Out of my own pocket I gave N.W.M. Policemen $2 to take registered mail out once - the only mail dispatched.”

 

“Within a very short time, the NWMP were carrying the mail, but then Lake Bennett ran out of stamps.  On June 7, 1898, the Post Office Inspector’s Office in Victoria wrote to The Secretary, Post Office Department, Ottawa, as follows:”

 

Dear Sir-

 

“The Postmaster at Victoria reports that on the 3rd inst.

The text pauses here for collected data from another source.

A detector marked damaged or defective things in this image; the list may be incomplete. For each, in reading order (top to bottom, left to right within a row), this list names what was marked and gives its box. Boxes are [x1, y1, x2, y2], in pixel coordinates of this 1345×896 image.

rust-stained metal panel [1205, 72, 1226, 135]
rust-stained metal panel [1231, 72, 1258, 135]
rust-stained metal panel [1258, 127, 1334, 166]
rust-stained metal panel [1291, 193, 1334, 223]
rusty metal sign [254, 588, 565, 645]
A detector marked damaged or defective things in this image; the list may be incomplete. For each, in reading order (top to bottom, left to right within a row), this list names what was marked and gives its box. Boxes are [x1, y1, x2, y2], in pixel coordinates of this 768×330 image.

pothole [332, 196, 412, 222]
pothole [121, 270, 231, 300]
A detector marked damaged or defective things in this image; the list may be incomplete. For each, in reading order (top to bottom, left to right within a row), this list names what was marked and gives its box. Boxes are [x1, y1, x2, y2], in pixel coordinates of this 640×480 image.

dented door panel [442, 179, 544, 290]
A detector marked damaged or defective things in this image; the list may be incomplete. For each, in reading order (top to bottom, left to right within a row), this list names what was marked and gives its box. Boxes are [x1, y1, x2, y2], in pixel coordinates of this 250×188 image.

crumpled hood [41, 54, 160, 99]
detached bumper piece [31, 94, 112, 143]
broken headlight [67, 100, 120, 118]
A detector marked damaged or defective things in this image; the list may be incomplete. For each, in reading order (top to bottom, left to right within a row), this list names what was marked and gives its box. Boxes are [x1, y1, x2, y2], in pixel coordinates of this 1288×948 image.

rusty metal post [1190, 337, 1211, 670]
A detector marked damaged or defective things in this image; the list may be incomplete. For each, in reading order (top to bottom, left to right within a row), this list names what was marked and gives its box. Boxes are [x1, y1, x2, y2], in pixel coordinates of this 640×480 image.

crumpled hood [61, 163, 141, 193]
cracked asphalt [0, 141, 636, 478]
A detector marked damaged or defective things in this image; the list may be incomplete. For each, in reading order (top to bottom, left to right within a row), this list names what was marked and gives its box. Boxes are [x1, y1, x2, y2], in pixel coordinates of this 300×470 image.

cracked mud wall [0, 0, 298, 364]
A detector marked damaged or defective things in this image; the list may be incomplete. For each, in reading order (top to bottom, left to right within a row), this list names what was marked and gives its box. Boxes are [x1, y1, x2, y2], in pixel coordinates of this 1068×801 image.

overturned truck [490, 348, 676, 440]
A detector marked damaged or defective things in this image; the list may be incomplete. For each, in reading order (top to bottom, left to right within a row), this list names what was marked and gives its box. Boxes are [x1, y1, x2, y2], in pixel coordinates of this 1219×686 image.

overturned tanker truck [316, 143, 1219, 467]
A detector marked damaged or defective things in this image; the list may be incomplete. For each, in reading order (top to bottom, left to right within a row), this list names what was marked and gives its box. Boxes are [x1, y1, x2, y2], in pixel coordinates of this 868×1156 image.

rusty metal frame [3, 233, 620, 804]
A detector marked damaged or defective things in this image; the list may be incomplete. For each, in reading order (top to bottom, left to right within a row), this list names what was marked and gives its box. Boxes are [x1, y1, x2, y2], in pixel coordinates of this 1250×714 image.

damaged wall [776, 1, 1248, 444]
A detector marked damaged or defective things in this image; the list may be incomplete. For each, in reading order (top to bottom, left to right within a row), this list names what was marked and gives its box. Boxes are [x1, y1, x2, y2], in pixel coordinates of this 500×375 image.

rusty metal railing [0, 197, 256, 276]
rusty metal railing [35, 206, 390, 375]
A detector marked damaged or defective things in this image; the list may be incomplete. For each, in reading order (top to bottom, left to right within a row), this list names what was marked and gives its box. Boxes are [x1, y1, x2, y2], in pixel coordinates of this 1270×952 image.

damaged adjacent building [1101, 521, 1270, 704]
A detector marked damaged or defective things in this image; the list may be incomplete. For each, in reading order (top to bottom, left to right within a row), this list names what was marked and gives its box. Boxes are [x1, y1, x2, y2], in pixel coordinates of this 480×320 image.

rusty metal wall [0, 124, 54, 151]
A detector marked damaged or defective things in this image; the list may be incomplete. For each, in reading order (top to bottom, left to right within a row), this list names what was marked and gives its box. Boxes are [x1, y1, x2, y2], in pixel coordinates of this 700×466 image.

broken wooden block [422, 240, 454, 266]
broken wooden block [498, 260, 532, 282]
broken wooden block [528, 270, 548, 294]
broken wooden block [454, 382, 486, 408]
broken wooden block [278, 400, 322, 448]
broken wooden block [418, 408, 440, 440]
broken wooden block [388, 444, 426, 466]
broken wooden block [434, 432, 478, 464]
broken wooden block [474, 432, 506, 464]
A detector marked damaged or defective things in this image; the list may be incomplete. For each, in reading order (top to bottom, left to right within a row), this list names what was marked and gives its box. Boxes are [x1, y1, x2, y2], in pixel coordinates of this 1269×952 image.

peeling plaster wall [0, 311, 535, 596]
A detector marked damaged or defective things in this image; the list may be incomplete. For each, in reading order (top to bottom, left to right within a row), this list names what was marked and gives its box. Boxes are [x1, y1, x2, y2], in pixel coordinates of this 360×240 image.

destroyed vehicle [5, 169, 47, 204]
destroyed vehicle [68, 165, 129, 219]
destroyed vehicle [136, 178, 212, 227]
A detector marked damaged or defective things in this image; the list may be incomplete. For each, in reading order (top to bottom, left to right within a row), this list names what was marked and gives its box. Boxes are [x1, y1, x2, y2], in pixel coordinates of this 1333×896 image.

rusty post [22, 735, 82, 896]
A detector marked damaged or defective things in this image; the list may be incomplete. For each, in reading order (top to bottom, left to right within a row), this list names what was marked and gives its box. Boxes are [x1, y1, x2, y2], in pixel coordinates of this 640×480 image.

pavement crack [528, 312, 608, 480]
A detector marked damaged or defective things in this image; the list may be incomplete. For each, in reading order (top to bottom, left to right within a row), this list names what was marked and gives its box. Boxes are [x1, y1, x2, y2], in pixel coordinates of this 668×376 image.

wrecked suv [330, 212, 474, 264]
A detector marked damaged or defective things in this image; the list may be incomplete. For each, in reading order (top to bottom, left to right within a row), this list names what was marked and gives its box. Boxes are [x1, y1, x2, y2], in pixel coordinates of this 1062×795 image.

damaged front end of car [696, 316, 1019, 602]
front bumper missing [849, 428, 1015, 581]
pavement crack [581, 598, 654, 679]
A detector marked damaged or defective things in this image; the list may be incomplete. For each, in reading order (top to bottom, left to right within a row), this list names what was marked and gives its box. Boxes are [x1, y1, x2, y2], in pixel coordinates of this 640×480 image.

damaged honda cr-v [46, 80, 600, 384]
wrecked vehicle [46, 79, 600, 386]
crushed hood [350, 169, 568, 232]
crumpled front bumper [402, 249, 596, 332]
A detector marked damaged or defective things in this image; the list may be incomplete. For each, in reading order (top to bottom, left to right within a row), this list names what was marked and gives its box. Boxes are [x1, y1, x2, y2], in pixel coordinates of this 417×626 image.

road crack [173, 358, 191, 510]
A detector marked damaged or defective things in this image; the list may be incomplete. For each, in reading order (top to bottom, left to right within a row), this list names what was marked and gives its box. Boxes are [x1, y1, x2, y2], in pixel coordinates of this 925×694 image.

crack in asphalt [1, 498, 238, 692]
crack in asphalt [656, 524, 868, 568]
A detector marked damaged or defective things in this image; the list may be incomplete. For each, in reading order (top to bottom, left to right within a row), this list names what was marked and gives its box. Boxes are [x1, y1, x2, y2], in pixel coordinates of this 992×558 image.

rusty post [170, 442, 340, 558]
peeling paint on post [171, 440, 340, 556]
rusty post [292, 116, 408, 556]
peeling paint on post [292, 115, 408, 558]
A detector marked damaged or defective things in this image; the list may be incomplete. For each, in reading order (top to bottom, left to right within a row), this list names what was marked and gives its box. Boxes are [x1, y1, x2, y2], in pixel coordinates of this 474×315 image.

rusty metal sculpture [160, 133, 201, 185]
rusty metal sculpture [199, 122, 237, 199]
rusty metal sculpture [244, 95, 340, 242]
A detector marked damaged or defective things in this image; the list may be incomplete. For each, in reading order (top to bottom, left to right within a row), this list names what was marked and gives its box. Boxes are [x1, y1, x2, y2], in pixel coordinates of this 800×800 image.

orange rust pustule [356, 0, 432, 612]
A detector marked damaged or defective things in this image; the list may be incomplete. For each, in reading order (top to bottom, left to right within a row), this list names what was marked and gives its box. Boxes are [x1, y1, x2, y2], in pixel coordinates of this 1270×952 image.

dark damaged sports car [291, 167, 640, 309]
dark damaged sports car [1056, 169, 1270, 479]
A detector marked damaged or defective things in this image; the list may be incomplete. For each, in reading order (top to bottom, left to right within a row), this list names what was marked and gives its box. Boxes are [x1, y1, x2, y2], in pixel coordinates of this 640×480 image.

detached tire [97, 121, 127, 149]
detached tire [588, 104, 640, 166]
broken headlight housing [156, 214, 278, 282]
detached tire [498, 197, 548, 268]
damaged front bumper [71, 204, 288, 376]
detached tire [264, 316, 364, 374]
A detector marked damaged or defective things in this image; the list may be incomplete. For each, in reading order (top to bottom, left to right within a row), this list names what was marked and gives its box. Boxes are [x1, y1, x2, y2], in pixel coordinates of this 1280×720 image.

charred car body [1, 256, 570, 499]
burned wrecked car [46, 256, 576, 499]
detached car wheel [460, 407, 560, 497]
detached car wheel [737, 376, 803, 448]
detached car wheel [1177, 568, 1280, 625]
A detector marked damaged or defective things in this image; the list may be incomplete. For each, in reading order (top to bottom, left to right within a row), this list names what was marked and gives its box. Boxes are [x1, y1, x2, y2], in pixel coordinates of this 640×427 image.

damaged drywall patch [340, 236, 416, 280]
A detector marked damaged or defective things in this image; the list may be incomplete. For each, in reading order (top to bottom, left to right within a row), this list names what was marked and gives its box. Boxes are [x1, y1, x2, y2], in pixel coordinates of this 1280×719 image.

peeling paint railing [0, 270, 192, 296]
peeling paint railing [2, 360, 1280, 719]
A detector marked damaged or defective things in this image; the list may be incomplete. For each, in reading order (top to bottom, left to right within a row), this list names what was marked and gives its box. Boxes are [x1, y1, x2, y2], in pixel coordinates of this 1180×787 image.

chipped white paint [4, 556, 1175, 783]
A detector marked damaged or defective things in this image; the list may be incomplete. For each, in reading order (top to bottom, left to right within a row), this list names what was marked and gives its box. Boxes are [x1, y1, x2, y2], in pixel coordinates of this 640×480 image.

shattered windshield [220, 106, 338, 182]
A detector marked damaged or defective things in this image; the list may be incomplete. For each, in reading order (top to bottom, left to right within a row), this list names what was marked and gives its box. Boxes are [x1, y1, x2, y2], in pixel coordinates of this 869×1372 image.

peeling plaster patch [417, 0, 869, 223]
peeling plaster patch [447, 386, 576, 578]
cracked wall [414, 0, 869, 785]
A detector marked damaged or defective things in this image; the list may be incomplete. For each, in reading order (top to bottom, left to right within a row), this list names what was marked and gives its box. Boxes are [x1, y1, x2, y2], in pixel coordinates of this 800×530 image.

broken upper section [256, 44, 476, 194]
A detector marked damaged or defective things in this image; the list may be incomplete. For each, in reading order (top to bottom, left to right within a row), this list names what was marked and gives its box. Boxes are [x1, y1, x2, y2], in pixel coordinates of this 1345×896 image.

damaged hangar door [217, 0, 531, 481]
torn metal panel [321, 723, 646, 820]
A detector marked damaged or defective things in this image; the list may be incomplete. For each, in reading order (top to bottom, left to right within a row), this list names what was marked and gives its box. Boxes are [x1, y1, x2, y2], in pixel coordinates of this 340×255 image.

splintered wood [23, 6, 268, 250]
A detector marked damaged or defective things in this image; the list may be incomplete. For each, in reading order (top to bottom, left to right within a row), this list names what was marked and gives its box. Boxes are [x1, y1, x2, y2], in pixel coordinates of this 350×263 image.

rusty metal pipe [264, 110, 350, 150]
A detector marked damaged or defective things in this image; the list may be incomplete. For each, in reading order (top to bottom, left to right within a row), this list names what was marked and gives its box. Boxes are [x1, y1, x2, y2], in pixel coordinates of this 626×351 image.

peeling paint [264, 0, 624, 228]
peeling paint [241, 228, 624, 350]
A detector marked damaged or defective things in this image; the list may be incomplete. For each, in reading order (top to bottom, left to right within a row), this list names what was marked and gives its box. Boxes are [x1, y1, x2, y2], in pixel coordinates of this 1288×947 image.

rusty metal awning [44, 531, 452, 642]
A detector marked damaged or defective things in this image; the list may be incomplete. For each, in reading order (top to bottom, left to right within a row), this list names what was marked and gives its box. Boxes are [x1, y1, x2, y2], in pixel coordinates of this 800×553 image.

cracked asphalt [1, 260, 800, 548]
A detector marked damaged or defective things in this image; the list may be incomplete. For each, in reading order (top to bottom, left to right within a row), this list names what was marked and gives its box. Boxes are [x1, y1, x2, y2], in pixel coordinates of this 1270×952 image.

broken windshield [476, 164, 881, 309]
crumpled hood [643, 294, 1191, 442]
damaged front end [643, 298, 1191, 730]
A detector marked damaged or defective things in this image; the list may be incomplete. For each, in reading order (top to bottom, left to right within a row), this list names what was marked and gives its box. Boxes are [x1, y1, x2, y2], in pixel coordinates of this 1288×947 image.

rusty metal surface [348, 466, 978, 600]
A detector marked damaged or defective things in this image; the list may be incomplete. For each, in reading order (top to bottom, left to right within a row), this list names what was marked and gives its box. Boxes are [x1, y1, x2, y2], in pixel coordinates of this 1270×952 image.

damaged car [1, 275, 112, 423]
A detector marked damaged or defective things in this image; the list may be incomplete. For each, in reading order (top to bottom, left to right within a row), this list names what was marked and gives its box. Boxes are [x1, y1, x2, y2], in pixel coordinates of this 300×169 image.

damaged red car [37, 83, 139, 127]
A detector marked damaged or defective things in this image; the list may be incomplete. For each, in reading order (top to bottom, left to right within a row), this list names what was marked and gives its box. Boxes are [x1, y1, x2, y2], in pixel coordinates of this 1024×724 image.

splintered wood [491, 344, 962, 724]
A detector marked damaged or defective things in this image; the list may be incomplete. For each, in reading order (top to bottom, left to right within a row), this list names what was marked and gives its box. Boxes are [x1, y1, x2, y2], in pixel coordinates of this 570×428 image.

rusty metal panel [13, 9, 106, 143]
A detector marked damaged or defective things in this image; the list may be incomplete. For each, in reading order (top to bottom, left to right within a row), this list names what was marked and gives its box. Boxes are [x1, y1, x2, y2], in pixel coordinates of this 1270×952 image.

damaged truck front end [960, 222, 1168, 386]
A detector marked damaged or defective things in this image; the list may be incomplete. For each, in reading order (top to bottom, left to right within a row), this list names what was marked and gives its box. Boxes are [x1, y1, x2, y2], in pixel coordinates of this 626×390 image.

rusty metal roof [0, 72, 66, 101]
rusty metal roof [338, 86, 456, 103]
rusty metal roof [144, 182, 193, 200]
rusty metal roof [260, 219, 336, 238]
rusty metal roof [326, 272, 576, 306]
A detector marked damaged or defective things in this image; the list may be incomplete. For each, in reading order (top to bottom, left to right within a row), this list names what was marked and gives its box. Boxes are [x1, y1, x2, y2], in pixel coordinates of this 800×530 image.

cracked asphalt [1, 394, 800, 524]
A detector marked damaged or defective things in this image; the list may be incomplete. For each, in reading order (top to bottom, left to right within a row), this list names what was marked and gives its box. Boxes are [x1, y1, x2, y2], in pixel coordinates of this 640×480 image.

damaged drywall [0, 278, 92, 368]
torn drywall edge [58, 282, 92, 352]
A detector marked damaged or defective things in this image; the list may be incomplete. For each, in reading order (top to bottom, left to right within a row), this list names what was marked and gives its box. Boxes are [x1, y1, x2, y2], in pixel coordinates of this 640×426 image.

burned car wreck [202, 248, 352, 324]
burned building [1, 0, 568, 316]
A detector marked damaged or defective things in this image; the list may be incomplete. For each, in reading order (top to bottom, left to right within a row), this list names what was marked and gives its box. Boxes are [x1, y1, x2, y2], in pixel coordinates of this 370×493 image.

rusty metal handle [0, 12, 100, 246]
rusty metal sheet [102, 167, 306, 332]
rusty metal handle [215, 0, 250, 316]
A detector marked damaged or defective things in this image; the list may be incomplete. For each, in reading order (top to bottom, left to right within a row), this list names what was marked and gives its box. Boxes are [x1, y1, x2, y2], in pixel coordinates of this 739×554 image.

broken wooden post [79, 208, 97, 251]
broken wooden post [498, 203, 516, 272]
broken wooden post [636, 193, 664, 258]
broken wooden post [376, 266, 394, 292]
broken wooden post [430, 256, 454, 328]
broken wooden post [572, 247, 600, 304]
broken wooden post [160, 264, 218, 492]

He received two mails from LAKE BENNETT dated the 25th and 28th ultimo.  These mails consisted of seven sacks of letters, 1300 of which were without stamps and 120 with United States stamps attached.  Cash was received with the mail amounting to $42.50, which was used to pay the unpaid letters, and the balance as far as possible was used to pre-pay those letters to which U.S. stamps had been attached.  The remainder were treated as unpaid letters, some 60 of those being handled at this office and the addresses notified.”

 

“Under date of the 2nd ultimo the Postmaster at Lake Bennett informs me that Major Steele has undertaken to transport “a reasonable quantity of mail to and from Skagway,” so I presume there sould be no further difficulty at that office.”

 

“The matter of the increased Credit Supply however appears to be urgent.

 

Yours Truly

W.H. Dorman,

for the P.O. Inspector

Notation: Double the credit supply (written on the reverse of the letter)”

 

“There are several other government reports that mention letters from the Yukon or northern B.C. arriving in Victoria without stamps, but few documented examples have survived.  A registered letter mailed at Lake Bennett to Michigan on June 7 without stamps is illustrated in BNA Topics, Vol. 52, pp. 59-60.  The new supply of stamps from Victoria for Lake Bennett would not have arrived.  The cover has three 3c and two 1c Maple Leaf stamps and signs that another 1c stamp has been cut off.  These stamps were precancelled with the Victoria, B.C. roller.  One of them was applied over part of the Lake Bennett postmark.”

 

Letters from Lake Bennett

 

“Kevin O’Reilly has a letter that was written at Lake Bennett by a stampeder to his wife in California.  It was written on May 1, 1898 (the day the post office opened) and postmarked Lake Bennett, May 2.  It expresses the difficulties in mail service over the winter of 1897-98:”

 

“I have not heard a word from you since I left Seattle and it makes me feel awful blue.  I have written over a dozen letters since then.  Of course I know you have written but I cannot understand why I don’t get your letters.  However there will be a government post office at Lake Bennett, about 4 miles from where we are camped after today, and I expect I will get your letters then.  The post offices at Skagway and Dyea have been managed disgracefully, but, mew postmasters have been pit in charge of both places and they will probably do better at least for a while.  Carriers have been reaping a rich harvest bringing any mail in and taking it out at 25 cents a letter. (emphasis added) Sometimes they would have 2000 letters.”

 

Covers

 

Two covers are known with the McGreely’s Express stamp used on April 30, 1898.  They were most recently auctioned by Robert Kaufman of Wayne Township, NJ on November 22, 1985 and are illustrated herin.  The cover addressed to Scott Stamp Company is the listing copy.

 

 

The recently uncovered research proves newspapers were carried from Skagway via Dyea up the Chilkoot Trail in the spring of 1898 to Lake Bennett and points along the way including Sheep Camp for 25 cents each.  All of this evidence verifies the July 6, 1901 letter of S.C. Marcuse, the originator of the McGreely’s Express stamp.

 

As to the remaindered 500 McGreely stamps Mr. Marcuse references in his 1901 letter, in 1978 I bought 2 sheets of McGreely from well known revenue dealer Eric Jackson in California.  He has a few sheets.  He apparently acquired them from someone who had access to the Marcuse estate in San Francisco.  The sheets were in 5 x 10 layout of 50 with 2 sides or 14 stamps straight edged and no gum.